§ **What the task requires**: Can you rewrite all of the entries below with "white canopy tent" changed to "white event tent" and nothing else altered?

§ **Working data**:

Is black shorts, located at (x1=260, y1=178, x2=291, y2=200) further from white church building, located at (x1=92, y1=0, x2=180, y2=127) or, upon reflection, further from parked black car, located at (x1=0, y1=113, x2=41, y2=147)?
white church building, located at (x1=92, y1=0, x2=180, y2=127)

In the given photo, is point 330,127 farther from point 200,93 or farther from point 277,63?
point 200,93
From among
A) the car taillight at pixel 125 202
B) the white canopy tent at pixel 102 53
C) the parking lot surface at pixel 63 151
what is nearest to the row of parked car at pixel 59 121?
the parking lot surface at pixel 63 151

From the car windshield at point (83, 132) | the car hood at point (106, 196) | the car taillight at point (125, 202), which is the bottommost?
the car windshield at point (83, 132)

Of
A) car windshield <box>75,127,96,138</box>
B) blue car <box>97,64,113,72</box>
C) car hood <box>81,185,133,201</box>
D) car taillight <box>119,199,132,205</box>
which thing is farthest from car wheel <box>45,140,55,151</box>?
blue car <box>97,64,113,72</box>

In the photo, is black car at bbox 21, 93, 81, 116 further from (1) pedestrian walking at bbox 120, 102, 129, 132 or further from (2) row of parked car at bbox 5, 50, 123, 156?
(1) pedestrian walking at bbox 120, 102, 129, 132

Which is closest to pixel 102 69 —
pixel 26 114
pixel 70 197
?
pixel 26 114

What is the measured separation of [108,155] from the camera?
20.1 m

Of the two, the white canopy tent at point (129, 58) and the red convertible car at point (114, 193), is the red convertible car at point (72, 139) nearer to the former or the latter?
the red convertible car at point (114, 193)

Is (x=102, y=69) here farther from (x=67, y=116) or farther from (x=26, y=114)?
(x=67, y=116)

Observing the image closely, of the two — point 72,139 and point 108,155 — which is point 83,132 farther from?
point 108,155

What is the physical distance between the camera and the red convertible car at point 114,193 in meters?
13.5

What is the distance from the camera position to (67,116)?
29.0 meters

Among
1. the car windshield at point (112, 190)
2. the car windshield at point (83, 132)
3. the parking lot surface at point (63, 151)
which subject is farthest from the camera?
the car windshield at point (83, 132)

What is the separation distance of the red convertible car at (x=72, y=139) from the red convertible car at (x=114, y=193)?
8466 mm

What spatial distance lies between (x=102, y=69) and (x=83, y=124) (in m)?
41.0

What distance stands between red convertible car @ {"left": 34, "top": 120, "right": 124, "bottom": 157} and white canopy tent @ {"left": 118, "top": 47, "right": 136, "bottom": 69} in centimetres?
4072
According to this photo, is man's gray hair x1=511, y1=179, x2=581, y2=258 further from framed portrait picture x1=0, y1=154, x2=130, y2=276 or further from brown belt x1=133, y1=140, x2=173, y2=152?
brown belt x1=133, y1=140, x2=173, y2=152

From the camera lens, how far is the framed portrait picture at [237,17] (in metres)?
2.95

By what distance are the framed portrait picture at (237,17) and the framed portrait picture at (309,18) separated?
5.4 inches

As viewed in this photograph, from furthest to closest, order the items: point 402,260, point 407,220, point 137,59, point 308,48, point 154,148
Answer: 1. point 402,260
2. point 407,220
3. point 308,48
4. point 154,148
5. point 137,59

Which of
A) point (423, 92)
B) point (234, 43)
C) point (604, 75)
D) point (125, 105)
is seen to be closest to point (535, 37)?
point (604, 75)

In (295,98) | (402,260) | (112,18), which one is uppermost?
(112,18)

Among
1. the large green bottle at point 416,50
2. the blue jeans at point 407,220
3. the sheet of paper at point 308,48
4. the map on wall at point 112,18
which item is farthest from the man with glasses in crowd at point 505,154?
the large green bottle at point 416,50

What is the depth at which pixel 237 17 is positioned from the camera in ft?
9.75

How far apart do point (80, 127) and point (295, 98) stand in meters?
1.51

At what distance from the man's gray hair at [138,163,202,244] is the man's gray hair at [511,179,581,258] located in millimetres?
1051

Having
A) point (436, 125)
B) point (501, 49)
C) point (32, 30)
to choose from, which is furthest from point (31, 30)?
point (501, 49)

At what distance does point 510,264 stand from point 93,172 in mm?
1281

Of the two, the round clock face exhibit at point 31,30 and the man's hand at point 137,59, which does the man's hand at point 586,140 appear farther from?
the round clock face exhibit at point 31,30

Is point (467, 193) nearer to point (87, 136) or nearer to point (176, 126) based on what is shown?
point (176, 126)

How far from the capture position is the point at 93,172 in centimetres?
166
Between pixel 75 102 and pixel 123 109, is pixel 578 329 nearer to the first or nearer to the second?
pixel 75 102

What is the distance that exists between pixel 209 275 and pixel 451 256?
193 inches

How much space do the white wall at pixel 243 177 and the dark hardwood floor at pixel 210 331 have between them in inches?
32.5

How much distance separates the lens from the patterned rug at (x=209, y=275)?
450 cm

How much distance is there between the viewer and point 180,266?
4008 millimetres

§ **Task solution**:
Is black shorts, located at (x1=260, y1=178, x2=291, y2=200) further from white church building, located at (x1=92, y1=0, x2=180, y2=127) or, upon reflection, further from parked black car, located at (x1=0, y1=113, x2=41, y2=147)?
white church building, located at (x1=92, y1=0, x2=180, y2=127)

In the given photo, is point 330,127 farther from point 200,93 or farther from point 277,63?
point 200,93
From among
A) the car taillight at pixel 125 202
B) the white event tent at pixel 102 53
C) the parking lot surface at pixel 63 151
what is nearest to the row of parked car at pixel 59 121?
the parking lot surface at pixel 63 151

From the car windshield at point (83, 132) | the car hood at point (106, 196) | the car taillight at point (125, 202), which is the bottommost?
the car windshield at point (83, 132)

Of
A) car windshield <box>75,127,96,138</box>
B) blue car <box>97,64,113,72</box>
C) car hood <box>81,185,133,201</box>
D) car taillight <box>119,199,132,205</box>
which thing is farthest from car wheel <box>45,140,55,151</box>?
blue car <box>97,64,113,72</box>

In the photo, is black car at bbox 21, 93, 81, 116 further from (1) pedestrian walking at bbox 120, 102, 129, 132 or further from (2) row of parked car at bbox 5, 50, 123, 156?
(1) pedestrian walking at bbox 120, 102, 129, 132

Which is closest to pixel 102 69 —
pixel 26 114
pixel 70 197
?
pixel 26 114

What is the measured separation of [108,155] from the camera?
20.1 m

Of the two, the white event tent at point (129, 58) and the red convertible car at point (114, 193), is the red convertible car at point (72, 139) nearer to the former or the latter?
the red convertible car at point (114, 193)

Is (x=102, y=69) here farther from (x=67, y=116) or farther from (x=26, y=114)?
(x=67, y=116)

Observing the image closely, of the two — point 72,139 and point 108,155 — which is point 83,132 farther from?
point 108,155

What is the physical distance between the camera and the red convertible car at point 114,193 in meters?
13.5

What is the distance from the camera position to (67,116)?
29.0 meters

Among
1. the car windshield at point (112, 190)
2. the car windshield at point (83, 132)
3. the parking lot surface at point (63, 151)
which subject is farthest from the camera?
the car windshield at point (83, 132)

What is the separation distance of the red convertible car at (x=72, y=139) from the red convertible car at (x=114, y=193)?
8466 mm

What spatial distance lies between (x=102, y=69) and (x=83, y=124) (in m)?
41.0

What distance stands between red convertible car @ {"left": 34, "top": 120, "right": 124, "bottom": 157} and white event tent @ {"left": 118, "top": 47, "right": 136, "bottom": 69} in centimetres?
4072
According to this photo, is man's gray hair x1=511, y1=179, x2=581, y2=258 further from framed portrait picture x1=0, y1=154, x2=130, y2=276 or further from brown belt x1=133, y1=140, x2=173, y2=152?
brown belt x1=133, y1=140, x2=173, y2=152

From the camera lens, how far is the framed portrait picture at [237,17] (in metres)?
2.95

By what distance are the framed portrait picture at (237,17) and the framed portrait picture at (309,18) separated?
5.4 inches

As viewed in this photograph, from furthest to closest, order the items: point 402,260, point 407,220, point 137,59, point 308,48, point 154,148
Answer: 1. point 402,260
2. point 407,220
3. point 308,48
4. point 154,148
5. point 137,59

Which of
A) point (423, 92)
B) point (234, 43)
C) point (604, 75)
D) point (125, 105)
is seen to be closest to point (535, 37)?
point (604, 75)

In (295,98) | (402,260) | (112,18), which one is uppermost?
(112,18)

Among
1. the large green bottle at point 416,50
2. the blue jeans at point 407,220
3. the sheet of paper at point 308,48
4. the map on wall at point 112,18
which item is farthest from the man with glasses in crowd at point 505,154?
the large green bottle at point 416,50

What is the depth at which pixel 237 17 is positioned from the camera in ft?
9.75

How far apart do point (80, 127) and point (295, 98) stand in meters?
1.51

At what distance from the man's gray hair at [138,163,202,244] is the man's gray hair at [511,179,581,258] located in millimetres?
1051

Having
A) point (436, 125)
B) point (501, 49)
C) point (32, 30)
to choose from, which is furthest from point (31, 30)?
point (501, 49)

At what distance does point 510,264 stand from point 93,172 in mm?
1281

Of the two, the round clock face exhibit at point 31,30 and the man's hand at point 137,59, which does the man's hand at point 586,140 appear farther from?
the round clock face exhibit at point 31,30

Is point (467, 193) nearer to point (87, 136) or nearer to point (176, 126) based on what is shown?
point (176, 126)

How far from the capture position is the point at 93,172 in centimetres?
166
Between pixel 75 102 and pixel 123 109, is pixel 578 329 nearer to the first or nearer to the second?
pixel 75 102

What is the distance that exists between pixel 209 275 and pixel 451 256?
193 inches

How much space do the white wall at pixel 243 177 and the dark hardwood floor at pixel 210 331 have between them in inches?
32.5

How much distance separates the lens from the patterned rug at (x=209, y=275)?
450 cm

How much distance is there between the viewer and point 180,266?
4008 millimetres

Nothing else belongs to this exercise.